Excerpted data:
Content starts

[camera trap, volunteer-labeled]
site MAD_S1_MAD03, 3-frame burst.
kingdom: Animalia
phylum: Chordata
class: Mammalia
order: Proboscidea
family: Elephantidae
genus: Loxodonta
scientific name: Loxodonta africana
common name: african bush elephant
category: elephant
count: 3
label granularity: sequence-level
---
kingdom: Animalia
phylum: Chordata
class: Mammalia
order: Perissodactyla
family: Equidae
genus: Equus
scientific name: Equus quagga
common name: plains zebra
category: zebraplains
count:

Content ends

What the task requires: Would you retype the listing above in full, exactly as it reads?

Output for this exercise:
[camera trap, volunteer-labeled]
site MAD_S1_MAD03, 3-frame burst.
kingdom: Animalia
phylum: Chordata
class: Mammalia
order: Proboscidea
family: Elephantidae
genus: Loxodonta
scientific name: Loxodonta africana
common name: african bush elephant
category: elephant
count: 3
label granularity: sequence-level
---
kingdom: Animalia
phylum: Chordata
class: Mammalia
order: Perissodactyla
family: Equidae
genus: Equus
scientific name: Equus quagga
common name: plains zebra
category: zebraplains
count:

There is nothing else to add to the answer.